Healthcare premiums have risen 87% over the past five years, well in excess of the cost-of-living and about four times faster than salaries and wages. Why …
Healthcare premiums have risen 87% over the past five years, well in excess of the cost-of-living and about four times faster than salaries and wages. Why are healthcare costs so out-of-control?
There are some obvious answers and many that are very debatable, such as regulation versus deregulation. There is also something of a vicious circle involved whereby pressures in one area of healthcare leads to problems in another area that increases the original pressure. Nursing salaries are a good example of this phenomenon.
Hospital costs represent the largest part of all medical costs and hospital costs are rising at the greatest rate of all medical costs. The largest component of hospital cost is the cost of salaries. Nursing salaries are a major component of that cost. As hospitals are pressured to reduce costs, they have begun to treat nursing staff as “variable cost”, that is, when the patient census is low, they send nurses home and call them back when the census is higher. As a result, there are fewer fulltime nursing positions available and great pressure on the nursing staff available to care for patients. This situation has caused nurses to leave nursing, creating a void that is filled by agency nurses whose hourly rate is much more expensive, driving up salary costs. Nurses often prefer to become agency nurses so that they can control their schedules better and receive more money directly in their pockets.
Medical students are choosing specialty practice over general practice in increasing numbers. Specialty healthcare tends to be more expensive than healthcare supplied by primary care physicians. In addition, when consumers are treated by a variety of specialty physicians without coordination by a primary care physician, conflicts in treatment and medication can lead to other medical problems.

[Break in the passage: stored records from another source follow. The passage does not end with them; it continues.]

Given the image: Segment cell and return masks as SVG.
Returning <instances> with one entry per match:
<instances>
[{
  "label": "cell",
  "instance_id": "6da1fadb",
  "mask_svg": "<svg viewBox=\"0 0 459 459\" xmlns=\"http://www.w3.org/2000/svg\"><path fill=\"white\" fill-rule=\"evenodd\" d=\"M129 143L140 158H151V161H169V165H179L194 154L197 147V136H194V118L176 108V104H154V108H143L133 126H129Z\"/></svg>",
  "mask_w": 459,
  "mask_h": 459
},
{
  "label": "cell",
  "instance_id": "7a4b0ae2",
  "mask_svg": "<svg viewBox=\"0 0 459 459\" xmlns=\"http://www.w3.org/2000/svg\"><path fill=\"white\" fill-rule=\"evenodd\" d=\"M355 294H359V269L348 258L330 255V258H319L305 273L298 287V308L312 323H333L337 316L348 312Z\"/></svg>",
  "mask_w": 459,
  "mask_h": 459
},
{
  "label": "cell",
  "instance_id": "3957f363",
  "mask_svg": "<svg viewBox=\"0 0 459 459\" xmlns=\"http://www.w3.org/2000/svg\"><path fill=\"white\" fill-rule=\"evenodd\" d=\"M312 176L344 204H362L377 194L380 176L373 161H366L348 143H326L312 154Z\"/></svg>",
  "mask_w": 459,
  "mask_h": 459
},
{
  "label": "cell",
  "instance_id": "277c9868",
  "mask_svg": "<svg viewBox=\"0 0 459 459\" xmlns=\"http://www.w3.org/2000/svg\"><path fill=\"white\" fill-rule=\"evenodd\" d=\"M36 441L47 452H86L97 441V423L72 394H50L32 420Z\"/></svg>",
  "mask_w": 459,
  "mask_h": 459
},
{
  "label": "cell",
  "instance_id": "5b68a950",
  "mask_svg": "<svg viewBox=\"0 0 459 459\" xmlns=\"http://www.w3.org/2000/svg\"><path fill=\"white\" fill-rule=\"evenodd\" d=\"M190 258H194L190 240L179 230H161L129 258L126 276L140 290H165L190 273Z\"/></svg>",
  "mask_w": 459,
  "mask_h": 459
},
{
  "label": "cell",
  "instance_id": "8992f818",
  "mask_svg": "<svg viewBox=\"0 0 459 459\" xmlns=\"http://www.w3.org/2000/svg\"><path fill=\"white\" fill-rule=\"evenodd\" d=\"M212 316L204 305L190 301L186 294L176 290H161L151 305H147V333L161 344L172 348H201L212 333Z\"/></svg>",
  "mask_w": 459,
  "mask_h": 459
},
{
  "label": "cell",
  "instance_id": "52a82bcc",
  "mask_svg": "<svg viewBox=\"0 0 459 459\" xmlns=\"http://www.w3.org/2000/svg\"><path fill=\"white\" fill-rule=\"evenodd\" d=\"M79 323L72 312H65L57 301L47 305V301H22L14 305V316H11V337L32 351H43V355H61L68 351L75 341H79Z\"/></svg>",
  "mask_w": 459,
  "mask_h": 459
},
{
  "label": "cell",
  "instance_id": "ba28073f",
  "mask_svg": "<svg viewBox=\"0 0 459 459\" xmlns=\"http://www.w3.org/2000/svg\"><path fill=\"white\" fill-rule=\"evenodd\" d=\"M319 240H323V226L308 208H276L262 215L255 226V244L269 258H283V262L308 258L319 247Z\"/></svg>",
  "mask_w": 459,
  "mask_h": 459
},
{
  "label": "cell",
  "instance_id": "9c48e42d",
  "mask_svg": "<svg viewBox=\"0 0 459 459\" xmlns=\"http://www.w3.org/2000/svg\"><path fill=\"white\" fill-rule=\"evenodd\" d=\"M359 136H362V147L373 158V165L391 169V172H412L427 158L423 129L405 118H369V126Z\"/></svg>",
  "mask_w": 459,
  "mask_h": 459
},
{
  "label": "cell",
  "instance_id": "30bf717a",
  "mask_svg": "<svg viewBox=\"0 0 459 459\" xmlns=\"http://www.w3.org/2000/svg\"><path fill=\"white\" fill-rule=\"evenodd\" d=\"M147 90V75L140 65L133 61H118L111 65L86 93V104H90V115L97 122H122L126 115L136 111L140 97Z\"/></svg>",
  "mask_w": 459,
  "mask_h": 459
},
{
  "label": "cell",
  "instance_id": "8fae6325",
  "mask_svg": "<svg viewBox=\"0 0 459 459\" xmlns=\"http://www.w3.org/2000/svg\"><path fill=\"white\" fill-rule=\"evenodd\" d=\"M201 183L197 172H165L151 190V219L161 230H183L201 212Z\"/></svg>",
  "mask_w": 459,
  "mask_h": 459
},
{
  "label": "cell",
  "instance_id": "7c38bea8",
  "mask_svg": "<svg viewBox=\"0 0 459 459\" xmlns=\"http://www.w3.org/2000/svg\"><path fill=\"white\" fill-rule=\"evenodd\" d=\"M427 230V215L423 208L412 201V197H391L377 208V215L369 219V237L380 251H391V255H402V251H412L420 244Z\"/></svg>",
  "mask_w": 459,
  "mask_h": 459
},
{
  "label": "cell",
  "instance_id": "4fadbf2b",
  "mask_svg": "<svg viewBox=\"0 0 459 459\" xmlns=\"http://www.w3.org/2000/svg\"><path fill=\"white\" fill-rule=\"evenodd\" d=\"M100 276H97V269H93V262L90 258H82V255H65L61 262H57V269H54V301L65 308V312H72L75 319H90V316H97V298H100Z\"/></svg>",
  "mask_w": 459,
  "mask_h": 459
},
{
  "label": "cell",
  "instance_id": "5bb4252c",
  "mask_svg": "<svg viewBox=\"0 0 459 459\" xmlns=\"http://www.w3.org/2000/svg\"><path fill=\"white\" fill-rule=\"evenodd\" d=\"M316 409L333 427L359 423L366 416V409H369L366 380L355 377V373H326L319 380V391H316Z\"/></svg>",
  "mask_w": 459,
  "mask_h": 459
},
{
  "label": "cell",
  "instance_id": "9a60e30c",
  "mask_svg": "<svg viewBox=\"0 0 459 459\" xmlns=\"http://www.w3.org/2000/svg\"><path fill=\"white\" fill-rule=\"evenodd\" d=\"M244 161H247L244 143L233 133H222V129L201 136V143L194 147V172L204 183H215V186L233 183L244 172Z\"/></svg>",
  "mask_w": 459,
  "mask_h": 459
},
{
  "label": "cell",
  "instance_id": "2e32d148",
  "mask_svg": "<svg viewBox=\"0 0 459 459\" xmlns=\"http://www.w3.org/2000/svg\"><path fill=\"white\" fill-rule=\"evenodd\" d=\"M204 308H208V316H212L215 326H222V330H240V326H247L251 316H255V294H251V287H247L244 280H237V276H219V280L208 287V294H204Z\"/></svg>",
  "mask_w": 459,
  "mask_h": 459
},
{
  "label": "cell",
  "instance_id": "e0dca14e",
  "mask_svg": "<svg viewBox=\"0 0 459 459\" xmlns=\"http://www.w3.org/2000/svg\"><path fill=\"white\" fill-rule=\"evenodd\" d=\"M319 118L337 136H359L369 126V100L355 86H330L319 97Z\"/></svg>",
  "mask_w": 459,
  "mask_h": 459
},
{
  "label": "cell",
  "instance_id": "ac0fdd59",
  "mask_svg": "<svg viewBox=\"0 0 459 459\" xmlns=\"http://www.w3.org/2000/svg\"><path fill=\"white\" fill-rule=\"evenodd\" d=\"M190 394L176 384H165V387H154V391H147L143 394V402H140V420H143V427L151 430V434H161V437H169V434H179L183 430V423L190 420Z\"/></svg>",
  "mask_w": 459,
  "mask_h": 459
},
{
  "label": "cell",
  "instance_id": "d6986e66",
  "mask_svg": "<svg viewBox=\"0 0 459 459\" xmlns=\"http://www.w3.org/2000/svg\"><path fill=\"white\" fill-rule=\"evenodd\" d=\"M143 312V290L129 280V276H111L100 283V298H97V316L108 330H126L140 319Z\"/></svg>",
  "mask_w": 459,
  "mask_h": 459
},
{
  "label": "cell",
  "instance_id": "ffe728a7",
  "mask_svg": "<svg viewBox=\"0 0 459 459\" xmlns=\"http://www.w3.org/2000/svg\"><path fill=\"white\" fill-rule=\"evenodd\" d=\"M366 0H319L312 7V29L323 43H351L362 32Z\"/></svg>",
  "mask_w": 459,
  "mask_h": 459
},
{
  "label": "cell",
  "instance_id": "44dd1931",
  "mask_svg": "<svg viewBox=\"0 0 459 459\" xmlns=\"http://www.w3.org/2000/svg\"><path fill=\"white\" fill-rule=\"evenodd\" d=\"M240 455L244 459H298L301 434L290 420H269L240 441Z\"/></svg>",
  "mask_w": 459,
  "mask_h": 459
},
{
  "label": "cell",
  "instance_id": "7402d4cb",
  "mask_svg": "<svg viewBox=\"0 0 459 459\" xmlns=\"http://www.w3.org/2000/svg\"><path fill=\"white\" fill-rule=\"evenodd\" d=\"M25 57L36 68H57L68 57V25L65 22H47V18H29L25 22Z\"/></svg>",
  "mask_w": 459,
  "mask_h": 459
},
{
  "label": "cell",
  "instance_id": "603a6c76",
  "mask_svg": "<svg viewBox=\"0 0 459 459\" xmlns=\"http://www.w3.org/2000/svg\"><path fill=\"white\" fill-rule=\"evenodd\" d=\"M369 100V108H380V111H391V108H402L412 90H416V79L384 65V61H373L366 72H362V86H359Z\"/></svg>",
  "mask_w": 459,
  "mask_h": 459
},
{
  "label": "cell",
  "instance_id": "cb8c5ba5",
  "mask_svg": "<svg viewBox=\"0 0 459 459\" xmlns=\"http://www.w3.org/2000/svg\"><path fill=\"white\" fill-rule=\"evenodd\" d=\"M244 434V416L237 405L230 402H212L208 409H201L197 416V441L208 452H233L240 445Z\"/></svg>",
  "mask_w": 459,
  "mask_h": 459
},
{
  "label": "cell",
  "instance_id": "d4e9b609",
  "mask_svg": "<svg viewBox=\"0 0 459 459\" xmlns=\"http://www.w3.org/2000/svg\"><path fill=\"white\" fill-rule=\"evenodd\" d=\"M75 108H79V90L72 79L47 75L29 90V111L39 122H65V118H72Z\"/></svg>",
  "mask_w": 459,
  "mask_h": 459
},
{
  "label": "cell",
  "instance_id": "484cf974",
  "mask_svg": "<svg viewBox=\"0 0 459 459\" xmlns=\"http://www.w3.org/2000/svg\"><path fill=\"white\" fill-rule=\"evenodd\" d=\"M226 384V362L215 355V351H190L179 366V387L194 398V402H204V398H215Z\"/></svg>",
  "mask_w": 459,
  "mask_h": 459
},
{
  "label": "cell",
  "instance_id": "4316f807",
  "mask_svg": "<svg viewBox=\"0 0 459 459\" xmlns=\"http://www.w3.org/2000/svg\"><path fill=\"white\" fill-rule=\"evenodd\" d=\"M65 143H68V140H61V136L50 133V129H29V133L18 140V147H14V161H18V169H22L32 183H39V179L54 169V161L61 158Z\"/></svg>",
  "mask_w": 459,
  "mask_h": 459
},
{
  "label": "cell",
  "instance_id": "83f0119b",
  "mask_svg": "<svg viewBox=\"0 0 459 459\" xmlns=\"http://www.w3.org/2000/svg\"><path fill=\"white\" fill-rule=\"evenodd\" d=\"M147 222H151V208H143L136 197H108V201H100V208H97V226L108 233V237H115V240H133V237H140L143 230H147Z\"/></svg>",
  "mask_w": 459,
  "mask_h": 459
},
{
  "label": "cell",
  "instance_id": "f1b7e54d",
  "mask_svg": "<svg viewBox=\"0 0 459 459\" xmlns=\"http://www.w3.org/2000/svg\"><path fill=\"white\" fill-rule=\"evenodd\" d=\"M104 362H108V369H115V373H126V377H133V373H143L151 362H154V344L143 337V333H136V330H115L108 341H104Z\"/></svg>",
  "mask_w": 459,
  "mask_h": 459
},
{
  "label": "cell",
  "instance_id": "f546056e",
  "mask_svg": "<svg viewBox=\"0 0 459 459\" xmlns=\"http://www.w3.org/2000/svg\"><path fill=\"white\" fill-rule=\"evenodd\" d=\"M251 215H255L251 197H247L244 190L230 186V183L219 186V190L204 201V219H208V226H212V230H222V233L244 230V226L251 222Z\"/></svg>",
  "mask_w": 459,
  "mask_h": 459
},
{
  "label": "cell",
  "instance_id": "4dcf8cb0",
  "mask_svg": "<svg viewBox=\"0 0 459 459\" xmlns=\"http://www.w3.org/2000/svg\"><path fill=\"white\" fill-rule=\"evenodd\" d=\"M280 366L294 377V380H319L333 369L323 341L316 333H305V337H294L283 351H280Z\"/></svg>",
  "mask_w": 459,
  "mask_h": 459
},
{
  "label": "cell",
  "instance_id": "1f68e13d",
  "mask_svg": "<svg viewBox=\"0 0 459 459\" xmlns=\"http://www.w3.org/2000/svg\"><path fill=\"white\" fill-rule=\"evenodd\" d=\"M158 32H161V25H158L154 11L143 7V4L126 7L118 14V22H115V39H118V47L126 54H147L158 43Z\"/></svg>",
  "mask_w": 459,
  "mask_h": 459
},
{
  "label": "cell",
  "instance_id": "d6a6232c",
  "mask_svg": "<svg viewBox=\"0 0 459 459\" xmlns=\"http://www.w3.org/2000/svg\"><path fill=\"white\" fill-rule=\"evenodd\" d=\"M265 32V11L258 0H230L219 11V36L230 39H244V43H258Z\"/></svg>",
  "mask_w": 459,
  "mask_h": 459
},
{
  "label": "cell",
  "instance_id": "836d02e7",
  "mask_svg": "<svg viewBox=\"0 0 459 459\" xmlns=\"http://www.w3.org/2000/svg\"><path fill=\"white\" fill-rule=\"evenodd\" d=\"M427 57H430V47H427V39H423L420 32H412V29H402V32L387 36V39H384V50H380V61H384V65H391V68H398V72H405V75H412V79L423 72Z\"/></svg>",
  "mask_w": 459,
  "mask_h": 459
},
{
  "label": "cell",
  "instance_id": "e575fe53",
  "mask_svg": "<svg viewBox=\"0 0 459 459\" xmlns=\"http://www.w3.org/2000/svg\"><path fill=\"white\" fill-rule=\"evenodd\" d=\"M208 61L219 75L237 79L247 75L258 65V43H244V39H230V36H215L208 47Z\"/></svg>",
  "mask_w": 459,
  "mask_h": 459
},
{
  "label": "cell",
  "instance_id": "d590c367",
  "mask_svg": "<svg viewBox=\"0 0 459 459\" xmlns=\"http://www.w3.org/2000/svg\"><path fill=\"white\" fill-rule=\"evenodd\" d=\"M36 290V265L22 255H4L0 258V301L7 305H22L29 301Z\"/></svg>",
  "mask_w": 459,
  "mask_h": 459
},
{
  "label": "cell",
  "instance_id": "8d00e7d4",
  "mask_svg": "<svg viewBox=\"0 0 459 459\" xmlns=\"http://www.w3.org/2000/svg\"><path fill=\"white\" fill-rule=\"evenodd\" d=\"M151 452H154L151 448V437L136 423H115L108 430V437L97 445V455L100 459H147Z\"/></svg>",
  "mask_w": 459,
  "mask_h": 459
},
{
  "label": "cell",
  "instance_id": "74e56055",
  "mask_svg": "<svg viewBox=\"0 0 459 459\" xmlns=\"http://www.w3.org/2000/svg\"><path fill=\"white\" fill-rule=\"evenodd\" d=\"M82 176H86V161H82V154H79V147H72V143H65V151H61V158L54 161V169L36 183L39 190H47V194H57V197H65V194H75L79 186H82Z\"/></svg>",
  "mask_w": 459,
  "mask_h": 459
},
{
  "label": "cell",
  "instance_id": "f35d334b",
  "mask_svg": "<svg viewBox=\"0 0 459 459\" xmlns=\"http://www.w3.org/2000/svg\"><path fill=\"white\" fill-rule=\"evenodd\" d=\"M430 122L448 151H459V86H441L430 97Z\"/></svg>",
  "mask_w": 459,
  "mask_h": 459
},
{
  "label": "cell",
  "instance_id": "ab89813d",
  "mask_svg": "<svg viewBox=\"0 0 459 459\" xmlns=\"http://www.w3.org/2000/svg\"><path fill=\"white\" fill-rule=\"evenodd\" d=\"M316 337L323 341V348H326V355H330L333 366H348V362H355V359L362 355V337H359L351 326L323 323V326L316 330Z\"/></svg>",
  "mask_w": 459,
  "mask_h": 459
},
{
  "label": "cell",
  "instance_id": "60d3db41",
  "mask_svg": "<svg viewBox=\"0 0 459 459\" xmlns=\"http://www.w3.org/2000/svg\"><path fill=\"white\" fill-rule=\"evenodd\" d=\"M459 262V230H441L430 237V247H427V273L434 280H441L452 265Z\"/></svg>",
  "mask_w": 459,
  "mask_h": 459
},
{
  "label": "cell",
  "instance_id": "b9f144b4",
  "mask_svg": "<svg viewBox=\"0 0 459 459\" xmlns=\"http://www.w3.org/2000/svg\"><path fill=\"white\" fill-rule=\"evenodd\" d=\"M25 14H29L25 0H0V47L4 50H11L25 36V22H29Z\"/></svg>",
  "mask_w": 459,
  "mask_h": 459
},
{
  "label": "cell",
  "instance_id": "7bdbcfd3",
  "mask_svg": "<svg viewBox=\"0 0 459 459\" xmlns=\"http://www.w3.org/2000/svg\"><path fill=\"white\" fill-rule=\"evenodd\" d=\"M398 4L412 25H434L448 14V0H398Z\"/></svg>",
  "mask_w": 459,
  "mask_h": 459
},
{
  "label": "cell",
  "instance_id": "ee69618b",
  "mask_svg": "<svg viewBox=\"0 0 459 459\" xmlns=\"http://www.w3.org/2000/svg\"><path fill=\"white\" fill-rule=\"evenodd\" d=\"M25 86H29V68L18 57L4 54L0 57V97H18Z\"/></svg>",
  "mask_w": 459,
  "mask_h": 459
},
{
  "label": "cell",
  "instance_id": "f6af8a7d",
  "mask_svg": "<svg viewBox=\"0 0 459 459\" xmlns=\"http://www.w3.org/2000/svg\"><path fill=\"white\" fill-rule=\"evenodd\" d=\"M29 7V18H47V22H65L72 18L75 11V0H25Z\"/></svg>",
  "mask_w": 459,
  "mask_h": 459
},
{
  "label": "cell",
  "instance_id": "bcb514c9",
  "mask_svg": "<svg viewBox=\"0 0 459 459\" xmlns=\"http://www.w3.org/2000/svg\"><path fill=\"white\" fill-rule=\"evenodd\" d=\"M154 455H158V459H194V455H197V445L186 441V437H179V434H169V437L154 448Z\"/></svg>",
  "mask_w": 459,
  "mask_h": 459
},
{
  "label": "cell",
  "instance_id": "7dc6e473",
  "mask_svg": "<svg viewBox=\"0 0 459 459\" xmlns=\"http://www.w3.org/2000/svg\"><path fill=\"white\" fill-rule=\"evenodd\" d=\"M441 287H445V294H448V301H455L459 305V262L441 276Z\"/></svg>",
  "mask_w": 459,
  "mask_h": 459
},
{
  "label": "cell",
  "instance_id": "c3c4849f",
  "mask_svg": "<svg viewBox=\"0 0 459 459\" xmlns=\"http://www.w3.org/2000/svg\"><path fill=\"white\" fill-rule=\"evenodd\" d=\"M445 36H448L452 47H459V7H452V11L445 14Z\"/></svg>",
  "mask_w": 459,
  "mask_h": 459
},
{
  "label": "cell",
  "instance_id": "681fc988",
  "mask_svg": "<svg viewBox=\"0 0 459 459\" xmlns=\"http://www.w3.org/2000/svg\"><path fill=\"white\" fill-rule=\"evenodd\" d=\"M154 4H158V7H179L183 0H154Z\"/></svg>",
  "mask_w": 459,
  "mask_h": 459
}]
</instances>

Lack of primary care physicians
Many families have not established an ongoing relationship with a primary care physician. When they become ill, they go to the emergency department for care. Emergency care is the one of the most expensive ways to access medical care because the charges for emergency care must reflect the cost of 24 hour availability of highly trained physicians and nurses who are poised for life and death care. When that staff is used to treat a strep throat, that strep throat care becomes a very high cost treatment.
The cost of prescription drugs has been rising 6-9% annually for a number of years. Prescription drug cost increases are related to several factors:
1) the high cost of research and development; it takes about 20 years of research and testing to develop a new drug and that cost must be made up over the seven year life of a drug’s patent.
2) Marketing costs of persuading to use one manufacturer’s drugs over another’s drugs.
3) Investor demand for high profitability in the pharmaceutical sector has led to huge increases in price in order to meet high rate of investor return.
4) Biotechnology advances that are creating advances such as gene-specific drugs possible but at a high cost of development.
The Growing Uninsured
As healthcare costs increase and employers reduce their contribution to health insurance premiums, more Americans are uninsured or underinsured. People without insurance tend to put off seeking medical care until there’s a crisis. Treating people in crisis is much more expensive than providing preventive care. For example, it’s much easier and less expensive to monitor and control a hypertensive person’s blood pressure with a daily drug than it is to treat that person after a stroke.
Contrary to many people’s belief, malpractice litigation has an almost negligible effect on healthcare costs. However, malpractice premiums, often rising due to pressure on insurance companies to produce high value returns, do make medical care more expensive.
Many of the reasons for the rising cost of healthcare are systemic in nature and require a macro response. However, individual consumers can reduce their own healthcare costs by practicing prevention and selecting a primary care physician to oversee their healthcare needs.